The words were an acronym for Fucked Up Beyond All Recovery, But Unfortunately Not Dead Yet. The gallows humour of the ambulance service that helped them cope with horrific situations like this.
She nodded affirmative.
Jason Tingley, with his boyish mop of hair brushed forward, white button-down shirt with black b
uttons, and narrow black tie, every inch a twenty-first-century Mod, was at his desk in the CID department on the fourth floor of Brighton’s John Street Police Station, nearing the end of his twelve-hour shift as the on-call Detective Inspector. At the forefront of his mind was yesterday’s disturbing development of the emailed death threat against Gaia.
He yawned; it had been a busy day, starting at the beginning of his shift with a woman claiming she had been raped after having a row with her boyfriend, and leaving a party at 6.45 a.m. Who the hell partied until 6.45 a.m. on a Monday night – or rather, Tuesday morning – he wondered? Then at midday the Road Policing Unit had stopped a car in the city with its boot filled with bags of cannabis. And at 3 p.m. there had been an armed robbery on a jewellery shop in the city centre.
He was still dealing with the paperwork on that now, and was almost finished. He was hoping to be able to get home in time to see his two children before they went to bed, and enjoy a meal and a quiet evening in front of the television with his wife Nicky. Then his phone rang.

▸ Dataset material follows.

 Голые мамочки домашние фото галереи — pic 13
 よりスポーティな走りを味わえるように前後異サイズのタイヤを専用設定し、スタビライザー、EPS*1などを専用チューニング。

‘Jason Tingley,’ he answered.
It was the Ops 1 Controller, Andy Kille. ‘Jason, there’s been an incident at the Royal Pavilion just come in that I thought you, the Chief Superintendent and Roy Grace might want to know about.’
‘What’s happened?’
He listened with great concern to the sketchy details that Kille had been given. It seemed a strange coincidence that a chandelier which had been in situ for almost two centuries should suddenly fall down this week, of all weeks. Unless the film crew had been meddling with it and had damaged something?
‘Do we know anything about the person under the chandelier, Andy?’ he asked.
‘Not at this stage, no.’
‘I’m going to take a look,’ he said. ‘I’ll keep Roy Grace and Graham Barrington informed.’ He ended the call, stood up and hooked his jacket off the back of his chair. By the time he had reached the car park out the back, and belted himself into one of the grey Ford Focus cars from the detectives’ pool, he had notified the Chief Superintendent of Brighton and Hove, who was away for the day attending a course, but had not managed to get through to Roy Grace.